## Aufgaben
**A.** An welchem Tag fand laut Textauszug die Veranstaltung unter der Reichstagskuppel statt?
**B.** Nenne alle Personen, die im Textauszug mit Namen vorkommen.
**C.** Schreib den Textauszug über den Abend der CDU/CSU-Fraktion im Reichstag weiter und knüpf dabei an seinen letzten Satz an.

## Textauszug
Volker KauderDie CDU/CSU-Fraktion hatte am 24. April 2013 zu einer Veranstaltung unter der Reichstagskuppel eingeladen. »Das Gedruckte – nur noch etwas für Nostalgiker?« lautete der Titel, der die üblichen Worthülsen der haptischen Papierbuchschnüffler befürchten ließ.

Doch die Veranstaltung wartete mit einigen Überraschungen auf. Erstmals verkündete der Fraktionsvorsitzende Volker Kauder und auch sein Stellvertreter Günter Krings deutlich, dass sich die CDU/CSU für den ermäßigten Mehrwertsteuersatz von 7% für E-Books und auch Hörbücher starkmachen werde.

Noch überraschender war jedoch der Auftritt von Noch-Börsenvereinsvorsteher Gottfried Honnefelder. Fast hätte man vermuten können, er wolle nach seinem diesjährigen Ausscheiden in der Vorstand von Amazon wechseln und TV-Erklärbär Ranga Yogeshwar würde seine Nachfolge beim Verband antreten.

Vom Geruch und Geräusch der Bücher

Doch am Anfang des Abends im 3. Stock des Reichstagsgebäudes standen zunächst die erwartbaren Worthülsen. Wolfgang Börnsen, der kultur- und medienpolitische Sprecher der Fraktion, begrüßte, gestand seine Liebe zu Papierbüchern, benutzte oft das Wort »Kultur«, erwähnte Goethe und Eco und sprach vom »sinnlichen Vergnügen« in gedruckten Büchern zu blättern, von Haptik und Geruch. Die üblichen Begriffe derer also, die noch nie ein Buch auf einem E-Reader oder Tablet gelesen haben.

Auch Fraktionschef Volker Kauder scheint einer der Buchschnüffler zu sein, auch er sprach von Geruch und sinnlichem Erlebnis. Statt durch die Sprache, sei das Buch immer mehr von der Technik getrieben.

## Material

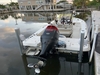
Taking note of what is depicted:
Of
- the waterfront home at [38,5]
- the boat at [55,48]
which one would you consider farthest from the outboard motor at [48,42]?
the waterfront home at [38,5]

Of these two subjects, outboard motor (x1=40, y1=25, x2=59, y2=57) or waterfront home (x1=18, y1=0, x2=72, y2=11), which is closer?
outboard motor (x1=40, y1=25, x2=59, y2=57)

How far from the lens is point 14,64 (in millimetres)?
4719

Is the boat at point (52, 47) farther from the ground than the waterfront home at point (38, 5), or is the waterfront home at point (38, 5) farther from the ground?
the waterfront home at point (38, 5)

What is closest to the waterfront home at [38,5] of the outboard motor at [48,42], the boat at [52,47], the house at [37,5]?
the house at [37,5]

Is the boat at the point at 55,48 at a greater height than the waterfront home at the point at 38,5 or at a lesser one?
lesser

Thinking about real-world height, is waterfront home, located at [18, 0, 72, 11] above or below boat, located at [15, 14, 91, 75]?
above

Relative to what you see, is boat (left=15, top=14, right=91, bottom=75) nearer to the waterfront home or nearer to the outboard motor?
the outboard motor

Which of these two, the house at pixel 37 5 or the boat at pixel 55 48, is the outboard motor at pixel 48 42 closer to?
the boat at pixel 55 48

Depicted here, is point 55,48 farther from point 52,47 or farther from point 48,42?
point 48,42

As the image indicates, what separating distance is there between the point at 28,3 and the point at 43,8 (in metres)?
4.91

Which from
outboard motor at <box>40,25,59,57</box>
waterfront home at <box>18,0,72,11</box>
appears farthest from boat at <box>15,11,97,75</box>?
waterfront home at <box>18,0,72,11</box>

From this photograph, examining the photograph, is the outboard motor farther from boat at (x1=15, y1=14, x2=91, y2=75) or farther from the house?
the house

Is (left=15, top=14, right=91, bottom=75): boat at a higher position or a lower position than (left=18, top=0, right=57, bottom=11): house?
lower

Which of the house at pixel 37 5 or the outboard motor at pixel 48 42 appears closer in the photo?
the outboard motor at pixel 48 42
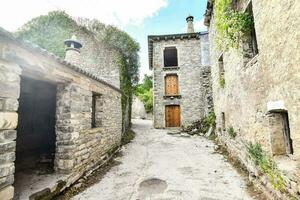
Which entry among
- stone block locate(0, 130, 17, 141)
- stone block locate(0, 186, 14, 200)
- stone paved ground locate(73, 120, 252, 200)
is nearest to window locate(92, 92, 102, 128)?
stone paved ground locate(73, 120, 252, 200)

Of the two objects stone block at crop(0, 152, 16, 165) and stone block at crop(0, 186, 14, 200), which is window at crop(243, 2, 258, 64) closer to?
stone block at crop(0, 152, 16, 165)

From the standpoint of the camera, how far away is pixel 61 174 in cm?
452

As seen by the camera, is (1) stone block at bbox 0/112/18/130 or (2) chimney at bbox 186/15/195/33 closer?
(1) stone block at bbox 0/112/18/130

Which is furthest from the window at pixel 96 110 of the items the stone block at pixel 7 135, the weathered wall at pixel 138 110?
the weathered wall at pixel 138 110

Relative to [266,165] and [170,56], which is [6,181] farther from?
[170,56]

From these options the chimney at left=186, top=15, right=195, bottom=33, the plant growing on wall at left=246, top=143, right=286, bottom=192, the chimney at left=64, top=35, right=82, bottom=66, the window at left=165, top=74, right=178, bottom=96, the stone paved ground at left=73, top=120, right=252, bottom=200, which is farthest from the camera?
the chimney at left=186, top=15, right=195, bottom=33

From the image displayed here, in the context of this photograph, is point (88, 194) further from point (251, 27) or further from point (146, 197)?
point (251, 27)

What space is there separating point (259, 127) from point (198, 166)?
7.39 ft

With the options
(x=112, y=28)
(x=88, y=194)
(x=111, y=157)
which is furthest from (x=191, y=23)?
(x=88, y=194)

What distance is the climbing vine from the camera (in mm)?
5055

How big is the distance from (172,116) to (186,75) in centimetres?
323

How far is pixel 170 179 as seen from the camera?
495 cm

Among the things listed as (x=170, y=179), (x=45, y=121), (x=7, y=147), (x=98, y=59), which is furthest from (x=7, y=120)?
(x=98, y=59)

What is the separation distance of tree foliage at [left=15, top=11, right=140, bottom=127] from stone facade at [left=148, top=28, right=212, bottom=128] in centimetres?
341
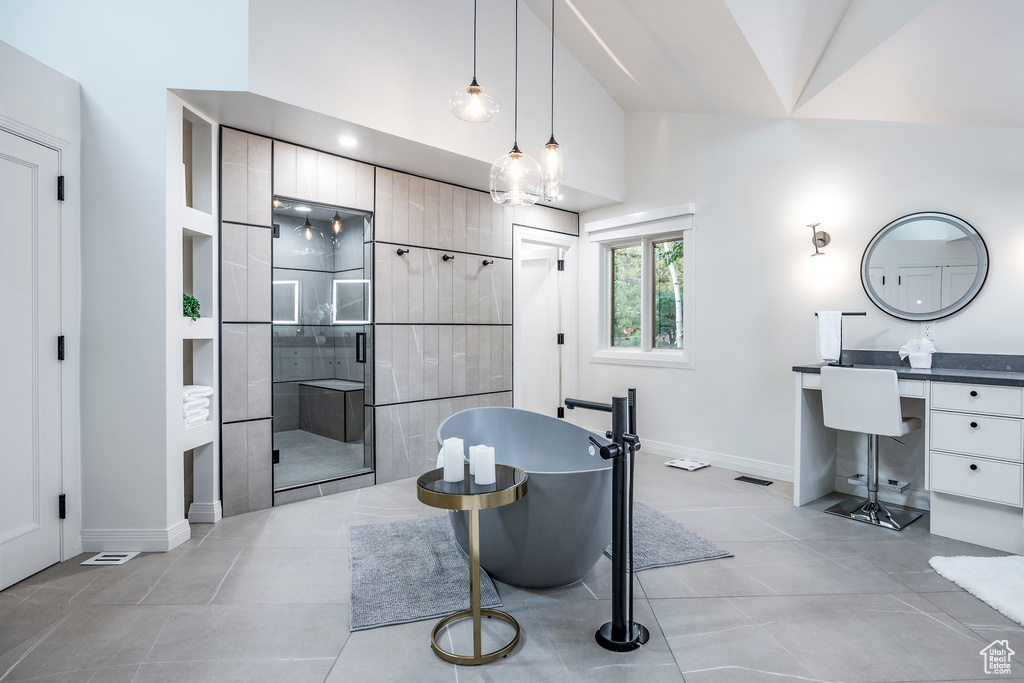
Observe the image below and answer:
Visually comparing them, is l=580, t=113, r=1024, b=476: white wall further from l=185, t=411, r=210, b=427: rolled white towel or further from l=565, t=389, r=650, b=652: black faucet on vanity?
l=185, t=411, r=210, b=427: rolled white towel

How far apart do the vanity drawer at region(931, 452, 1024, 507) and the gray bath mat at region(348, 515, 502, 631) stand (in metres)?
2.45

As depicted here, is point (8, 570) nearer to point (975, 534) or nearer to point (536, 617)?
point (536, 617)

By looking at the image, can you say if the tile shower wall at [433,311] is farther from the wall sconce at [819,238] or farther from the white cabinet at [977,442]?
the white cabinet at [977,442]

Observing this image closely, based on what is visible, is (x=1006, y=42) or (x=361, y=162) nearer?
(x=1006, y=42)

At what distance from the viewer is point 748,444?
4.20 metres

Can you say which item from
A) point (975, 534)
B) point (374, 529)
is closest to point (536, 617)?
point (374, 529)

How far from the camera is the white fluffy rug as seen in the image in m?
2.15

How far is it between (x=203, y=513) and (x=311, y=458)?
701 millimetres

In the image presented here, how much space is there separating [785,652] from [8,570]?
3.18m

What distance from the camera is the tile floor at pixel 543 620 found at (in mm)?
1773

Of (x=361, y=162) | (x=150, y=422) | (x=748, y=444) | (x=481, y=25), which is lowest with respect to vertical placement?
(x=748, y=444)

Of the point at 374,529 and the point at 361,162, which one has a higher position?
the point at 361,162

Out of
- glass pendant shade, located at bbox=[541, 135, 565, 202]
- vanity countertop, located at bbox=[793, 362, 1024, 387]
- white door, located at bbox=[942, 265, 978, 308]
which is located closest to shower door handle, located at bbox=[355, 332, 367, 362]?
glass pendant shade, located at bbox=[541, 135, 565, 202]

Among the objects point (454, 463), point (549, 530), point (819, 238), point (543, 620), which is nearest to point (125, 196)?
point (454, 463)
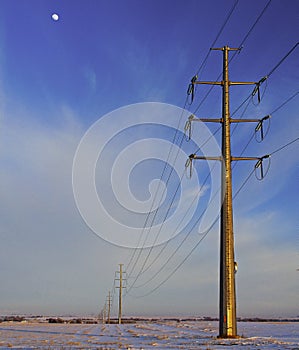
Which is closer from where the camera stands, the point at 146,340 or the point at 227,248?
the point at 227,248

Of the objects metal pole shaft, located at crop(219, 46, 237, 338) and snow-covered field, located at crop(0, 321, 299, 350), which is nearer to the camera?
snow-covered field, located at crop(0, 321, 299, 350)

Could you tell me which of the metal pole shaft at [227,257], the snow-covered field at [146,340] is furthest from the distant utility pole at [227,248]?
the snow-covered field at [146,340]

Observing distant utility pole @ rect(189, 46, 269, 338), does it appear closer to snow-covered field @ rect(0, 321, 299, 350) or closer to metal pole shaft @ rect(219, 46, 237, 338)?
metal pole shaft @ rect(219, 46, 237, 338)

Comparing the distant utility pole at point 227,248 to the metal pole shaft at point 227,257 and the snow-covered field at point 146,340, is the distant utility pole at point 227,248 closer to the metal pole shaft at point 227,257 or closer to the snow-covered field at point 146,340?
the metal pole shaft at point 227,257

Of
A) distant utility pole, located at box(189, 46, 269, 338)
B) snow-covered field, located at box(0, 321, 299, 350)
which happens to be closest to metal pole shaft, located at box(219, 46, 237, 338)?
distant utility pole, located at box(189, 46, 269, 338)

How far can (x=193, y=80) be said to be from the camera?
91.7 ft

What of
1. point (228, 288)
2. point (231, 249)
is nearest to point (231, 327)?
point (228, 288)

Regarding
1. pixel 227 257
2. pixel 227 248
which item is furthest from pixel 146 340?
pixel 227 248

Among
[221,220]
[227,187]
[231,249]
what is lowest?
[231,249]

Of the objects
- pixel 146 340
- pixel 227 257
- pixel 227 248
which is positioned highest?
pixel 227 248

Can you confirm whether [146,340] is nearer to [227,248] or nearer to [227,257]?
[227,257]

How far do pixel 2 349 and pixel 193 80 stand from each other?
18.4 m

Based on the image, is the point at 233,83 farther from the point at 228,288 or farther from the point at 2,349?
the point at 2,349

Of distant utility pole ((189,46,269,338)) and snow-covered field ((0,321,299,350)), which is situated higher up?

## Lösungen
**A.** Am 24. April 2013.

**B.** Volker Kauder, Günter Krings, Gottfried Honnefelder, Ranga Yogeshwar, Wolfgang Börnsen, Goethe, Eco

**C.**
Doch dann die unerwartete Wendung in Kauders Einführung: Egal, ob Papier oder Elektronik, am Ende käme es auf die Inhalte an. Dass E-Books daher einerseits preisgebunden sind, aber auf der anderen Seite zum vollen Mehrwertsteuersatz von 19% verkauft werden, statt wie die gedruckten Ausgaben zum ermäßigten Satz von 7%, da werde es »schwerfallen, hier eine Begründung zu geben«. Kauder sprach sich dafür aus, den ermäßigten Steuersatz auch für elektronische Bücher anzusetzen und schloss explizit Hörbuch-Ausgaben mit ein. Ob Hörbücher dann auch preisgebunden werden sollten, erwähnte Kauder nicht.

»Literatur braucht das gedruckte Buch nicht«

Es folgte ein Einführungsvortrag der Schriftstellerin Julia Franck. Sie schien zum Abend zu passen, vertrat sich doch in letzter Zeit in einigen Zeitungsbeiträgen immer wieder ein antiquiertes Autorenbild. Der Name Julia Franck tauchte bei allen Urheberrechtskampagnen auf, doch glänzte die Autorin nicht immer mit Sachwissen.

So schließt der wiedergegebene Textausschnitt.